'''

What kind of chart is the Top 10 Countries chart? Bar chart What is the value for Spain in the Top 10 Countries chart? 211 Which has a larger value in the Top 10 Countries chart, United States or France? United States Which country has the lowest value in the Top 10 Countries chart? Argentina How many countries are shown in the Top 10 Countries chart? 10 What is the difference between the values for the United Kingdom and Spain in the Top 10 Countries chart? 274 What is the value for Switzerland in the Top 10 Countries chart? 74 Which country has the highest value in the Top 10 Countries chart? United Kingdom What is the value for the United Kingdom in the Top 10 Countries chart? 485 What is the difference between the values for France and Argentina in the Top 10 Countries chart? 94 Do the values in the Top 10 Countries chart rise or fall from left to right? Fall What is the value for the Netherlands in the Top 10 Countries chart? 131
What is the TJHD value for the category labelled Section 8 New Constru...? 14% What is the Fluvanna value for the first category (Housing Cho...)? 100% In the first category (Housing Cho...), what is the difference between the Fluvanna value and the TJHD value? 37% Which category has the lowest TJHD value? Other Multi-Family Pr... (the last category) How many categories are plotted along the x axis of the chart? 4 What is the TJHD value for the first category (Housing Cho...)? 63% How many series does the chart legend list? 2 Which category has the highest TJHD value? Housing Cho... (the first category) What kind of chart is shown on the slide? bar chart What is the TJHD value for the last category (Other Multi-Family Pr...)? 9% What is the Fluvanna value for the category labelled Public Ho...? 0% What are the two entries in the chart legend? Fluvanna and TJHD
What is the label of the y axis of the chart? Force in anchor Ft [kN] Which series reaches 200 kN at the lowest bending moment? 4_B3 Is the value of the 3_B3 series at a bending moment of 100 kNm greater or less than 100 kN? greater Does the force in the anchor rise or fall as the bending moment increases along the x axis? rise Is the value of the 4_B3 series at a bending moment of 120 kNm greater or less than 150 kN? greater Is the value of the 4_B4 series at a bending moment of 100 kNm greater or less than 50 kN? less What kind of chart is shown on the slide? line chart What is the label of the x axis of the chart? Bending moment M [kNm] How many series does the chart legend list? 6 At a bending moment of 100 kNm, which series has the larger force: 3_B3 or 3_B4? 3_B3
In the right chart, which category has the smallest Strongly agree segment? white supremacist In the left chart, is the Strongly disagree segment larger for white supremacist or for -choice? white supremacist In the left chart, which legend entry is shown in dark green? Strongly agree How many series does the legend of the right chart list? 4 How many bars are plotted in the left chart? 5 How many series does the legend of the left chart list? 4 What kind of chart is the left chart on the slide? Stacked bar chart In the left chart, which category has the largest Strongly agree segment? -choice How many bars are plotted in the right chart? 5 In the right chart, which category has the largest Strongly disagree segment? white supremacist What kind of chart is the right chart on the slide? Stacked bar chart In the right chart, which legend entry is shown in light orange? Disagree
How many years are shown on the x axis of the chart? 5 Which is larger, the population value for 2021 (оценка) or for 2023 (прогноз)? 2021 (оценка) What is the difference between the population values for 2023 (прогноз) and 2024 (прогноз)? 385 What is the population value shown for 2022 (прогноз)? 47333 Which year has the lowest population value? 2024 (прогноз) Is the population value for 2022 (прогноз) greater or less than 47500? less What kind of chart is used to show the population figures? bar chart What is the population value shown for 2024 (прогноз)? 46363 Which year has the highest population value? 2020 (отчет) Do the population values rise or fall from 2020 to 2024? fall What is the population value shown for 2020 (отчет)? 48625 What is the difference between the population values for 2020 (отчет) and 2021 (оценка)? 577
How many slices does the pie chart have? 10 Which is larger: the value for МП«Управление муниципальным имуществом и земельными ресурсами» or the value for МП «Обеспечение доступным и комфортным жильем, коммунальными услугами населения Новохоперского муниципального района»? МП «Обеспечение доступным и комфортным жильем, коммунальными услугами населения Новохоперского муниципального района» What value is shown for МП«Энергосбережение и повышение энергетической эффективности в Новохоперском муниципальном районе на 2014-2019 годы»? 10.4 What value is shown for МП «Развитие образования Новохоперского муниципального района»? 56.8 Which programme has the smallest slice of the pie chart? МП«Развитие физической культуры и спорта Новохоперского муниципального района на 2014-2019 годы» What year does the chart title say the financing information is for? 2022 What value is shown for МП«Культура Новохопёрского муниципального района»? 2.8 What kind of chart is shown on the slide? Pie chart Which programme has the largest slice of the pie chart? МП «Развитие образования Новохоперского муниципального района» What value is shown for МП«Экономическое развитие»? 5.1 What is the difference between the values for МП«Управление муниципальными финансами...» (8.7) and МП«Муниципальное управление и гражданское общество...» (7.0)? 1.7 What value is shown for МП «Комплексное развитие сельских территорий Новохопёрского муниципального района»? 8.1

'''

Task goal:
Which entries above contain the word "last"? Matching is case-sensitive. Collect each of those entries and copy it out in full.

Solution:
What is the TJHD value for the category labelled Section 8 New Constru...? 14% What is the Fluvanna value for the first category (Housing Cho...)? 100% In the first category (Housing Cho...), what is the difference between the Fluvanna value and the TJHD value? 37% Which category has the lowest TJHD value? Other Multi-Family Pr... (the last category) How many categories are plotted along the x axis of the chart? 4 What is the TJHD value for the first category (Housing Cho...)? 63% How many series does the chart legend list? 2 Which category has the highest TJHD value? Housing Cho... (the first category) What kind of chart is shown on the slide? bar chart What is the TJHD value for the last category (Other Multi-Family Pr...)? 9% What is the Fluvanna value for the category labelled Public Ho...? 0% What are the two entries in the chart legend? Fluvanna and TJHD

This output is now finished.